# Short exercise
Copy the lines from the one containing "What item of" through the end of the records, swapping "running antelope" for "galloping antelope" and leaving everything else unchanged.

# Recorded information
begin

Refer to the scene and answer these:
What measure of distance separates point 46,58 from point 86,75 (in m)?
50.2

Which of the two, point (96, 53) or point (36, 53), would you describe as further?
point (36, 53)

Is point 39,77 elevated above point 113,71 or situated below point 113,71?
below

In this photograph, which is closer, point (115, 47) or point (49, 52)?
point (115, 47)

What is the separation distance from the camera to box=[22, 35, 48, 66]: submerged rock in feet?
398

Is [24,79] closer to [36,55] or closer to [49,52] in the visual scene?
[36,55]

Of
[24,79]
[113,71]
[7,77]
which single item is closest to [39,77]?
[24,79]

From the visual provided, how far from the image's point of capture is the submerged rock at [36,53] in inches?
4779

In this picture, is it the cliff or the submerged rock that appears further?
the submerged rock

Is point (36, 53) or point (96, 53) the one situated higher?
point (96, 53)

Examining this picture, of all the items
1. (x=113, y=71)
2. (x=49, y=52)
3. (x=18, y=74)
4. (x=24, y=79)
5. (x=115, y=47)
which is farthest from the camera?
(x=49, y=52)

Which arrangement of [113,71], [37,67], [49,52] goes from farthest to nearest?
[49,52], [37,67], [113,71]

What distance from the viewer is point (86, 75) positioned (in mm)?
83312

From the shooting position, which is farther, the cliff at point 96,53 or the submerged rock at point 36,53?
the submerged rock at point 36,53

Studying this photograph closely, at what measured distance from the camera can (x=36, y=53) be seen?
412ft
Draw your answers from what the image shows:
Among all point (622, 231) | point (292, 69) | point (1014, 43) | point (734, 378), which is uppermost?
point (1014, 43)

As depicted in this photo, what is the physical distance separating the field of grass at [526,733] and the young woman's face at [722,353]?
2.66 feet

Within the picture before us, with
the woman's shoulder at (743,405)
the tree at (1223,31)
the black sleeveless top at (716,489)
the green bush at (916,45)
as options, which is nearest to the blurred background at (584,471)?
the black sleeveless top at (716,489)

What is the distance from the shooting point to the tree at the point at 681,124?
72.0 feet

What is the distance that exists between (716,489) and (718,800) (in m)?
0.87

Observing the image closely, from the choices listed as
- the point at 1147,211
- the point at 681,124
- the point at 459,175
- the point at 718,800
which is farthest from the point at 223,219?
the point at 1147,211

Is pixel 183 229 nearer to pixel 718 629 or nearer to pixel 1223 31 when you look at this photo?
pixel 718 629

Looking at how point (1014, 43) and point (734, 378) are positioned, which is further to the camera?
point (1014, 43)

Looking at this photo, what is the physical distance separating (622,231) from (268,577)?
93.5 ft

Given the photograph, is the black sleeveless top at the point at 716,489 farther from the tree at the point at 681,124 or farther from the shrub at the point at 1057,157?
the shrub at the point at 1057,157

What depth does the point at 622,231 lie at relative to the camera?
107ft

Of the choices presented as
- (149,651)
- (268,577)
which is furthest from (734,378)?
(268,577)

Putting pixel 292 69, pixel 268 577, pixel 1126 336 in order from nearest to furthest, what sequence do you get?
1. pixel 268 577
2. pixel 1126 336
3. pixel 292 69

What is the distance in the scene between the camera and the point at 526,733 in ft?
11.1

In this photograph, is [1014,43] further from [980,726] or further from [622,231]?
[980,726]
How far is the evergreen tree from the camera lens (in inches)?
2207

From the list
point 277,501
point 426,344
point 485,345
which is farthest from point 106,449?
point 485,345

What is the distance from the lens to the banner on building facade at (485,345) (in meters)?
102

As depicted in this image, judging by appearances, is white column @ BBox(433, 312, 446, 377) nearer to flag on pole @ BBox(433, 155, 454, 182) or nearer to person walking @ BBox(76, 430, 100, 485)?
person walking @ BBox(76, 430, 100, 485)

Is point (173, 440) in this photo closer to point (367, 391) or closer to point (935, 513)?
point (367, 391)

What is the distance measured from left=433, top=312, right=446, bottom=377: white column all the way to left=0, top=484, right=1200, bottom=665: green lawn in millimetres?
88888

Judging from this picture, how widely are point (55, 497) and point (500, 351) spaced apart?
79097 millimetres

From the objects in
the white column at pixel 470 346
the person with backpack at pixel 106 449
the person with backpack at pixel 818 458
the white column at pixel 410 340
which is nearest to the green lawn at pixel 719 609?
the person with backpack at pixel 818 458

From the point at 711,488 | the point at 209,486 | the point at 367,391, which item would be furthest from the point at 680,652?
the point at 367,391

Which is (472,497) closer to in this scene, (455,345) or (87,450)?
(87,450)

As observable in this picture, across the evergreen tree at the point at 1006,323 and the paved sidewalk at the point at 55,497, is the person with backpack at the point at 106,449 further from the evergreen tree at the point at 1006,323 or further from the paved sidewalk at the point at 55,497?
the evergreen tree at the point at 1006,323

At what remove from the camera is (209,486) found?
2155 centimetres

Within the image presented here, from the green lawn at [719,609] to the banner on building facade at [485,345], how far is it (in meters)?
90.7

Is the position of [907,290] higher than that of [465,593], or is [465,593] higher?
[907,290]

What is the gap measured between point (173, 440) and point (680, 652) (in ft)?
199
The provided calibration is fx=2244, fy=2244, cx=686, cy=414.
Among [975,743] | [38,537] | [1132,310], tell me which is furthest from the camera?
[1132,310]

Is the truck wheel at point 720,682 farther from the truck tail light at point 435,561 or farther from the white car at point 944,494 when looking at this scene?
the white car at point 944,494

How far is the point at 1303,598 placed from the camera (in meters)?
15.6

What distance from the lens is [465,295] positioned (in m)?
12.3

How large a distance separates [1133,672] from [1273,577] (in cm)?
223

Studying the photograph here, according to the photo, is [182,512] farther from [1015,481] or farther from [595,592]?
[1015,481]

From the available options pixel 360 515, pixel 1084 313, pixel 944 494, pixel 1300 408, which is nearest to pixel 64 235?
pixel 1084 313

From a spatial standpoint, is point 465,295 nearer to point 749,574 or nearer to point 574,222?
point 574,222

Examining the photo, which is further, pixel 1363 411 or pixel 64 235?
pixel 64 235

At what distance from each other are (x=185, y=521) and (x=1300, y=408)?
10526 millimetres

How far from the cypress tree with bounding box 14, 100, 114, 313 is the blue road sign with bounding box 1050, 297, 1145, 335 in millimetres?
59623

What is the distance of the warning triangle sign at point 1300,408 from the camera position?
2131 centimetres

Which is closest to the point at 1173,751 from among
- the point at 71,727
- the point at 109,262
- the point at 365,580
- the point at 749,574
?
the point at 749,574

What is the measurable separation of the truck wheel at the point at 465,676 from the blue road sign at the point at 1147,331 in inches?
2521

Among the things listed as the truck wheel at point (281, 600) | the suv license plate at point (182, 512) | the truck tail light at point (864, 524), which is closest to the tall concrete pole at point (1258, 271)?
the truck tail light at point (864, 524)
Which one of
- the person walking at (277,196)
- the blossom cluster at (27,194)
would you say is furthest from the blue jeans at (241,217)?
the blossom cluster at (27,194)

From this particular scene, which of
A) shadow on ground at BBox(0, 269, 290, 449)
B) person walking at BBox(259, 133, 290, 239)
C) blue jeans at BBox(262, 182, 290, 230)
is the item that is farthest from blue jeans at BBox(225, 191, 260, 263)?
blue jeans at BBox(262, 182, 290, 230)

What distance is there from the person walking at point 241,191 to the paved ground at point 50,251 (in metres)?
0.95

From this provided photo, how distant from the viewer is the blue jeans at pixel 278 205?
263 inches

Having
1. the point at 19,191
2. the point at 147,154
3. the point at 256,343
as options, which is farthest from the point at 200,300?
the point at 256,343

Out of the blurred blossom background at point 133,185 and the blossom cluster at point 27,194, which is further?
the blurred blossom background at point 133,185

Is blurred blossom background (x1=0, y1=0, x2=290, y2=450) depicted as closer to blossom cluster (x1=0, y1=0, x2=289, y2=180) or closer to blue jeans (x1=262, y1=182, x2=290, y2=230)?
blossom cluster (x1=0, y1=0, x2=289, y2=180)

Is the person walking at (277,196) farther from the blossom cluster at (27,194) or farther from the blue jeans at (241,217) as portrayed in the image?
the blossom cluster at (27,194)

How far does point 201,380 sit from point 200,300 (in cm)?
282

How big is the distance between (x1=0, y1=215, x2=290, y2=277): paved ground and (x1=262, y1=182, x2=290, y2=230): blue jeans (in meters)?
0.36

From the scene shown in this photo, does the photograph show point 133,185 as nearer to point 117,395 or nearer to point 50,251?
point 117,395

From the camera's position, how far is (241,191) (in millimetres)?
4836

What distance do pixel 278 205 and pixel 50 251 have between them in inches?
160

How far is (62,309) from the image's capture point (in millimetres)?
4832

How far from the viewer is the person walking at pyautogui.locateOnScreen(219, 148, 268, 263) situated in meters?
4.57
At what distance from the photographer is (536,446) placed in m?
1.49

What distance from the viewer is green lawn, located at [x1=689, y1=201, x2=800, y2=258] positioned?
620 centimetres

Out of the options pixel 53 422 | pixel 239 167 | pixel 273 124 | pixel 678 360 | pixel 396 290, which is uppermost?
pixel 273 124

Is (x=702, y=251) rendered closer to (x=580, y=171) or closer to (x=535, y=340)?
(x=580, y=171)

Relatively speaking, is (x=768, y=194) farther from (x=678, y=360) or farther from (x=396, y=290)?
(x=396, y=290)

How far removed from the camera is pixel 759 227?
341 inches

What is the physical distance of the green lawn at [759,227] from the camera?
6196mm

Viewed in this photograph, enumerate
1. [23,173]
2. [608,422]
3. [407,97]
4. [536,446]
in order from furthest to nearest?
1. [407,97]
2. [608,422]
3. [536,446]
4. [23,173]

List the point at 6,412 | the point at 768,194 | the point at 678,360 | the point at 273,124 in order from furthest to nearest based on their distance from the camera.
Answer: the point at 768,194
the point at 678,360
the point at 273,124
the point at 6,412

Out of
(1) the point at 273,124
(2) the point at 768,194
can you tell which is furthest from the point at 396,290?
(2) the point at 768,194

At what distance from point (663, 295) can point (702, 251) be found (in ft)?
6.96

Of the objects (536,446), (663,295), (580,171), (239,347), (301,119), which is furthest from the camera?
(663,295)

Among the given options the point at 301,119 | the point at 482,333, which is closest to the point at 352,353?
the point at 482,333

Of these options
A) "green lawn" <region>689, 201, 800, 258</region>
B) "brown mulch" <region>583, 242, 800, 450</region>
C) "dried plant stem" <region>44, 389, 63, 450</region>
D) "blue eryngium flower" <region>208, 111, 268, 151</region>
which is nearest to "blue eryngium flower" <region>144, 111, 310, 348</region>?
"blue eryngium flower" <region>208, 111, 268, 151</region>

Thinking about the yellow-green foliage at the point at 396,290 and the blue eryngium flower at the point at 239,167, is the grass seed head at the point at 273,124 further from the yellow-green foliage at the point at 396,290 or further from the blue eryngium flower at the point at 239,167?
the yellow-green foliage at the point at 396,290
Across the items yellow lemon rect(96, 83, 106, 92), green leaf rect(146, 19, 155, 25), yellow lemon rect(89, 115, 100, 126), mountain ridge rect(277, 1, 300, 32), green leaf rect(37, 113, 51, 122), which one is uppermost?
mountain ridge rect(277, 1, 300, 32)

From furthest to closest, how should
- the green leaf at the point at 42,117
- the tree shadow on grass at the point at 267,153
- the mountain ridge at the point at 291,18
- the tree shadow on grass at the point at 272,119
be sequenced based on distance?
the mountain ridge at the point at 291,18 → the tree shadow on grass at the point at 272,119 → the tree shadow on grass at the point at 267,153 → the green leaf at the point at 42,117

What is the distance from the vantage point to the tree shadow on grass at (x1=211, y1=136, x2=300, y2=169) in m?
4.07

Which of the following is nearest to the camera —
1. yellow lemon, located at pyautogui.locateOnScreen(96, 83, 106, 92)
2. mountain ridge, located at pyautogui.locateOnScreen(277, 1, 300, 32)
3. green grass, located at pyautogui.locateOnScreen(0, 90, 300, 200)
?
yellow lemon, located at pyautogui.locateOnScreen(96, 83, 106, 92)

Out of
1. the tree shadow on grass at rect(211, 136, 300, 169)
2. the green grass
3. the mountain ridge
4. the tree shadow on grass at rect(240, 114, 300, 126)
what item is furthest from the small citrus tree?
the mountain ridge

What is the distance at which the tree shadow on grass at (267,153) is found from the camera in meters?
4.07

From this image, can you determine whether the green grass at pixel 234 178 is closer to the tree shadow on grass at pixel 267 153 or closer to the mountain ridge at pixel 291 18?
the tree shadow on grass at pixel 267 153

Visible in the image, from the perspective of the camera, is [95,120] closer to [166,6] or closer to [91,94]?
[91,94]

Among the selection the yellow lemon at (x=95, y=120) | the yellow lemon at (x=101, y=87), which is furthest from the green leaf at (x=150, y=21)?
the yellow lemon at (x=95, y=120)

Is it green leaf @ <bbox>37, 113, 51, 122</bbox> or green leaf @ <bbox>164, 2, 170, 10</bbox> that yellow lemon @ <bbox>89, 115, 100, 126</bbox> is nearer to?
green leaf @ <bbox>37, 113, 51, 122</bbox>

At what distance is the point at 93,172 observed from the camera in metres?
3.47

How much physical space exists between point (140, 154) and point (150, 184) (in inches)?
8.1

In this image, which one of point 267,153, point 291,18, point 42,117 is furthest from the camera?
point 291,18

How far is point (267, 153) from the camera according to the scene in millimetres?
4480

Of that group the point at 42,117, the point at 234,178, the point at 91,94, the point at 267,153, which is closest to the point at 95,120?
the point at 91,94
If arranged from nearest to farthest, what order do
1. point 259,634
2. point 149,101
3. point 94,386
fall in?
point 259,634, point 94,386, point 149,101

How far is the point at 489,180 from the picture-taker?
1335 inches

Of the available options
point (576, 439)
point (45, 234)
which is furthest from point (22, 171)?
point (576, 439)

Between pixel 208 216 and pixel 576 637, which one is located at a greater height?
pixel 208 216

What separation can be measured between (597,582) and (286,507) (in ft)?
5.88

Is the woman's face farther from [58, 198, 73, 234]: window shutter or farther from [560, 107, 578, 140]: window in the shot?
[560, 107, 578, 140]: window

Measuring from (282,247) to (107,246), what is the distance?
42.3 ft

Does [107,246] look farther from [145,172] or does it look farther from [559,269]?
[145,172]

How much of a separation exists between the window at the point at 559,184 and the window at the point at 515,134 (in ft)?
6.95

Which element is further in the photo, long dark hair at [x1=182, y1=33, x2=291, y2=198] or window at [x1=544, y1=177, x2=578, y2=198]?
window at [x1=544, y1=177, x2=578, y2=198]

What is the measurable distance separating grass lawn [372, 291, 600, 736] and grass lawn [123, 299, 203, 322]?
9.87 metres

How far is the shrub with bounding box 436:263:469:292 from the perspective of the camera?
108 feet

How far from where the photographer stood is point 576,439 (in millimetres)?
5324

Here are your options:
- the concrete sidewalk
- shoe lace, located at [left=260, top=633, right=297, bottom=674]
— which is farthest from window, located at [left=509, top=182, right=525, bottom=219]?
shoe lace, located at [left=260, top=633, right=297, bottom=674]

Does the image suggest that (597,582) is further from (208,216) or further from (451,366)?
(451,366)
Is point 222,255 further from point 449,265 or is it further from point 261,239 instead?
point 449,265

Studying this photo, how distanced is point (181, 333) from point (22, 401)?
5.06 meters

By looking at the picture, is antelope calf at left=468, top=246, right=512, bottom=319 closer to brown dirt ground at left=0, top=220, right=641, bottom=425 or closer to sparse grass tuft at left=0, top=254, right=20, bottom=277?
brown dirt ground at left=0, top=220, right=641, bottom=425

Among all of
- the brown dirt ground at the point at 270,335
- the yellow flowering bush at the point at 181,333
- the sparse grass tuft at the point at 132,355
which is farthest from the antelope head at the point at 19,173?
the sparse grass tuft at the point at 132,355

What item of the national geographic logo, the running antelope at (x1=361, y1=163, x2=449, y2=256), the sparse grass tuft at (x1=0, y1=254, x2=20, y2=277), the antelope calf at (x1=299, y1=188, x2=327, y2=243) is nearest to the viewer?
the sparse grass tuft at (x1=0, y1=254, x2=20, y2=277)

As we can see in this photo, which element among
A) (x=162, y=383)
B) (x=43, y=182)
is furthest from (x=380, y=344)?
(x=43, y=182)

end

# Problem solution
What item of the national geographic logo, the galloping antelope at (x1=361, y1=163, x2=449, y2=256), the sparse grass tuft at (x1=0, y1=254, x2=20, y2=277), the antelope calf at (x1=299, y1=188, x2=327, y2=243) is nearest to the viewer?
the sparse grass tuft at (x1=0, y1=254, x2=20, y2=277)

As we can see in this photo, which element among
A) (x=162, y=383)
B) (x=43, y=182)
is furthest from (x=380, y=344)?
(x=43, y=182)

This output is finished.